How weakened U.S. fossil fuel regulations threaten environmental justice in Colorado

This article discusses how Colorado regulations are being weakened, at the expense of the poor.

From the start, President Donald Trump’s administration has made dismantling regulations, especially for the oil, gas and coal industries, a top priority.

And though his claims of rolling back more regulations than any other administration are exaggerated, Trump’s team has tried hard to erase many environmental and energy-related rules.
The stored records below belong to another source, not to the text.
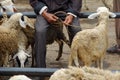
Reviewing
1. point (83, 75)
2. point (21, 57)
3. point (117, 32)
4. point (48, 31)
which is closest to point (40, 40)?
point (48, 31)

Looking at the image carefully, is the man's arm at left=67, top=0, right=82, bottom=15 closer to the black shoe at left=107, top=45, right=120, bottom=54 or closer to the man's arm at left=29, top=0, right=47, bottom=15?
the man's arm at left=29, top=0, right=47, bottom=15

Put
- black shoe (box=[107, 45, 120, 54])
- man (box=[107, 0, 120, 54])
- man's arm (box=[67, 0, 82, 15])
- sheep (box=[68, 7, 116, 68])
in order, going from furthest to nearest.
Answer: black shoe (box=[107, 45, 120, 54]) < man (box=[107, 0, 120, 54]) < man's arm (box=[67, 0, 82, 15]) < sheep (box=[68, 7, 116, 68])

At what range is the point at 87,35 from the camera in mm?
4758

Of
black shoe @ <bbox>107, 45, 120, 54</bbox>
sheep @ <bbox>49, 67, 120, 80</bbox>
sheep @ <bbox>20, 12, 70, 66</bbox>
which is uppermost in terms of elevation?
sheep @ <bbox>20, 12, 70, 66</bbox>

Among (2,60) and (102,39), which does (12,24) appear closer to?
(2,60)

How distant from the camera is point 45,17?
5199 mm

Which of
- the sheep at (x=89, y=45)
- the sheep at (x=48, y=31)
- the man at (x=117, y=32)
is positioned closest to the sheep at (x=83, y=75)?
the sheep at (x=89, y=45)

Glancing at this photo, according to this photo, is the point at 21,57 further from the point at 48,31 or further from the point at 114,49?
the point at 114,49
Environmental Protection Agency Administrator Scott Pruitt, Interior Secretary Ryan Zinke and Trump have teamed up with the Republican-led Congress to get federal agencies on the case, by streamlining environmental permitting and attempting other sweeping changes.

As an environmental sociologist who has spent hundreds of hours researching communities directly affected by oil and gas production, I find that many people living in these places feel that fossil fuel industries already had the upper hand before Trump took office.
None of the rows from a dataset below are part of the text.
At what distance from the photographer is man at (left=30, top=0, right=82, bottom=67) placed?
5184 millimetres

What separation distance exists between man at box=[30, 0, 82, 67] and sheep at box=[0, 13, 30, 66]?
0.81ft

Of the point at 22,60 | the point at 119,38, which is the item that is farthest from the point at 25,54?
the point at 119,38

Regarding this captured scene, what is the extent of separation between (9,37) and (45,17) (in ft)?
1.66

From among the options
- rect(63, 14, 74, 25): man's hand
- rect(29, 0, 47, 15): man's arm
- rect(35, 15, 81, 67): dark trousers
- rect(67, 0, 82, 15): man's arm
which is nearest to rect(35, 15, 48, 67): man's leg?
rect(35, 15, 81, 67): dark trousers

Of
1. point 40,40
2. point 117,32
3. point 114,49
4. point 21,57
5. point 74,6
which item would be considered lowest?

Even among people who support drilling, many believe these industries need to be more regulated. The residents I have interviewed report feeling uncertain and vulnerable. They tell researchers like me they consider themselves powerless to control their surroundings or to protect the environment, their health or their property. Reducing regulations even more will only intensify these problems.

 

Hotter, Drier, Hungrier: How Global Warming Punishes the World’s Poorest

This article discusses the impact that has happened, and which will continue to get worse, for the world’s poor because of global warming.

“people long hounded by poverty and strife has found itself on the frontline of a new crisis: climate change. More than 650,000 children under age 5 across vast stretches of Kenya, Somalia and Ethiopia are severely malnourished. The risk of famine stalks people in all three countries; at least 12 million people rely on food aid, according to the United Nations.”